Many citizens have groused privately and on social media about their reduced incomes and higher prices for gasoline, water and electricity since subsidies were cut in late 2015. A slew of complaints last week on Twitter included a cartoon shared by Turki Al Shalhoub, a writer with more than 70,000 followers on Twitter, that showed citizens being crushed under taxes. He referred to Mohammed bin Salman’s Vision 2030 plan as “the vision of poverty.”

Some even called for protests, under the Twitter hashtag “mobilize on April 21.” Declared goals were stopping the sale of Aramco shares, solving unemployment and restoring pared-back employee allowances to former levels. Dozens of police cars lined the road this weekend outside one designated -- but empty -- protest site in Riyadh in an unusual show of strength.

The announcement “comes in the wake of the considerably better-than-anticipated budgetary performance in the first quarter, which is driven by strengthened expenditure management and higher revenue inflows,” Minister of State Alsheikh said. “As a result, the actual deficit for 1Q 2017 is about 50 percent of the projected deficit in the budget due to increases on revenue side and decreases on expense side.”

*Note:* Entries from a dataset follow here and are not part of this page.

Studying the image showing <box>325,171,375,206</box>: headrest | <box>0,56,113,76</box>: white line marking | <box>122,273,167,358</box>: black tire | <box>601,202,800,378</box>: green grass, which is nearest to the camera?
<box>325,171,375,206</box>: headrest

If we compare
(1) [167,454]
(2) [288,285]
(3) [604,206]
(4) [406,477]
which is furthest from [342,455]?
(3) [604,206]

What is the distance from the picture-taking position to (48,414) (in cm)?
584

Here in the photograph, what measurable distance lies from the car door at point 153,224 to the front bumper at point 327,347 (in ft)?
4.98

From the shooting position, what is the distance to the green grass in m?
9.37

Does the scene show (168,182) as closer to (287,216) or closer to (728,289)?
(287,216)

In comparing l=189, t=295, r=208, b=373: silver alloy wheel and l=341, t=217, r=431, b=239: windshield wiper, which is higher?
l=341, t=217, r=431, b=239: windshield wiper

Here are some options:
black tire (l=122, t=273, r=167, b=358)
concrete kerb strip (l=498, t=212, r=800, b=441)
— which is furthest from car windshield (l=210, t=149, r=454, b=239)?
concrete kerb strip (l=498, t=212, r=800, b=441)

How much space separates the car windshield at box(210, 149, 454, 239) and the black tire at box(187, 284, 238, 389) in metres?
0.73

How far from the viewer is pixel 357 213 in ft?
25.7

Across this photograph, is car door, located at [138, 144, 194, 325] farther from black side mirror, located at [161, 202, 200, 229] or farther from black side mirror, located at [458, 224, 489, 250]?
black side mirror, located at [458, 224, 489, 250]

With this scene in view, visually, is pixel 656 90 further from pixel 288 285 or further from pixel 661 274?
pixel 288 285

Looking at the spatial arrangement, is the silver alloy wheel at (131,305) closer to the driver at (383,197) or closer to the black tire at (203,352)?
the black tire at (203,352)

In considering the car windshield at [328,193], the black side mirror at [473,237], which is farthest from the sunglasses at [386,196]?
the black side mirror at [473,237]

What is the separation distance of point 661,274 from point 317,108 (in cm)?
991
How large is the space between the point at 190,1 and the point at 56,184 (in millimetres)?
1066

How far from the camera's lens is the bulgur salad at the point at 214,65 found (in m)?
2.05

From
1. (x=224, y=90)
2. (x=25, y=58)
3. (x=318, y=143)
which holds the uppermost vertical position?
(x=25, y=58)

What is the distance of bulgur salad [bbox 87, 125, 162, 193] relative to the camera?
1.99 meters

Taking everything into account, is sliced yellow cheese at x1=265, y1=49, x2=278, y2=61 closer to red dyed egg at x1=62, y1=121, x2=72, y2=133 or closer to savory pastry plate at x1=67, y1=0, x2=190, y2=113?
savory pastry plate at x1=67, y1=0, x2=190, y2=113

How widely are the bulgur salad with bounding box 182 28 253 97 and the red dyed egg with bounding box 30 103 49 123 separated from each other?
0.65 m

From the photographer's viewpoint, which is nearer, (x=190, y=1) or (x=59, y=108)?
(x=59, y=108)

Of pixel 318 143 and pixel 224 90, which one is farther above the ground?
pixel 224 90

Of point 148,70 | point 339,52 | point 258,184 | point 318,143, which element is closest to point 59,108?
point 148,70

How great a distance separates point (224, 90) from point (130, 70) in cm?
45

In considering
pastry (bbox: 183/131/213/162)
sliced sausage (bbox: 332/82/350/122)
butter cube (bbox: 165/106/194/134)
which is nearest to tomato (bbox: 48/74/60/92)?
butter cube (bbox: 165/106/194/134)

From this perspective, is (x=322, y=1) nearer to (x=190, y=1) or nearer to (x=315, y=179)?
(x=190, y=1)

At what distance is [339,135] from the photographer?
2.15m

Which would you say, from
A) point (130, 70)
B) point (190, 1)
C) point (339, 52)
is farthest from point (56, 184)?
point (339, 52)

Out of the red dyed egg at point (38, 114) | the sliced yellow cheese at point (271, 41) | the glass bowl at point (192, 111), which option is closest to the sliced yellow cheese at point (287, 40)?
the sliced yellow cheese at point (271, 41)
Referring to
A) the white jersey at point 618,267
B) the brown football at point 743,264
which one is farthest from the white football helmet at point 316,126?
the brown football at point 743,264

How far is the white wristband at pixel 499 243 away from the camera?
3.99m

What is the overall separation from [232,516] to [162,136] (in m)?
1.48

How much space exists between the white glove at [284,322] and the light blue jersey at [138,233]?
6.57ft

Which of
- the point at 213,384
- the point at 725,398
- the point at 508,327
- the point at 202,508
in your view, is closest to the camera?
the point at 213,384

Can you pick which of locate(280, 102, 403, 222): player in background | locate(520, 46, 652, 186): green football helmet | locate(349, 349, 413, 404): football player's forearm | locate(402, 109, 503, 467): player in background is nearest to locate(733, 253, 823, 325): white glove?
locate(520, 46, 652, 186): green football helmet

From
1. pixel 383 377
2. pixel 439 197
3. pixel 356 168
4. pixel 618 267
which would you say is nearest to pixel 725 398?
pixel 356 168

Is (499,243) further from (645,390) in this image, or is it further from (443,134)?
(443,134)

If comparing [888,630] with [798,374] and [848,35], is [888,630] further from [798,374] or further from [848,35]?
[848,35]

The first quarter budget deficit was about 26 billion riyals ($6.9 billion), about half of the 50 billion riyals forecast, Finance Minister Mohammed Al-Jadaan said in a statement.

Bonuses

It wasn’t immediately clear whether the decision would affect plans to reduce the budget shortfall by 30 percent to about 200 billion riyals for the entire year. Finance Minister Mohammed Al-Jadaan told Bloomberg on Thursday that the government was on track to meet its target. When the bonuses were cut, the gap was equal to 15 percent of gross domestic product.

In addition to a slowing economy, the desert kingdom is also grappling with a war in Yemen that began in 2015 and is trying to reset ties with the U.S. under President Donald Trump after a frosty relationship with the Obama administration. Under the decrees announced Saturday, Saudi forces serving on the front lines with Yemen will receive a two-month salary bonus.